I built my first website in the late ‘90s as an undergraduate at the University of Georgia. It was titled “Matt’s World” with a spinning globe at the top of the page. Needless to say, it was awesome (the animated GIF, not my website).
Since then, animated GIFs have come a long way. They were the source of many chuckles during the 2012 presidential campaign. Cat lovers can find a plethora of feline-related animated GIFs around the Internet. And, the 2012 Olympics were a “giant coming-out party for the animated GIF.”
As that last link explains, this renaissance of the animated GIF is largely thanks to the following characteristics:
- It works on any device. Users don’t need the Flash player. They don’t need a fancy HTML5-ready browser. They can even use *GASP* Internet Explorer.
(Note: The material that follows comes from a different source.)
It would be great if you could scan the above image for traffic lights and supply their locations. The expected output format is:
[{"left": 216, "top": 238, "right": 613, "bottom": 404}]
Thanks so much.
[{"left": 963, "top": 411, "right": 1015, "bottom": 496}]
- It’s easily share-able via social media or email.
- It’s silent, which is helpful in an office environment. Your co-workers won’t realize that you’re watching cat GIFs during work hours.
These three features should also pique the interest of elearning creators. Whenever a simple animation might help explain a topic, wouldn’t you prefer one that is easy to create, universally supported, and share-able? Here are a few examples of instructional animated GIFs:
- Cinemagraphs created this series of animated GIFs to explain how Dogfish Head Craft Brewery brews beer with strawberries.
- OneFineYarn.com explains various knitting techniques with animated GIFs.
- Animated GIFs are even helpful for short software tutorials. Wouldn’t it be handy to watch this animation on your iPhone as you perform the task on your laptop?
If I’ve convinced you that there is a place for animated GIFs in modern elearning designs, you might be wondering how to create an animated GIF. I built the GIF in this post using Picasion, though Google can give you many more options.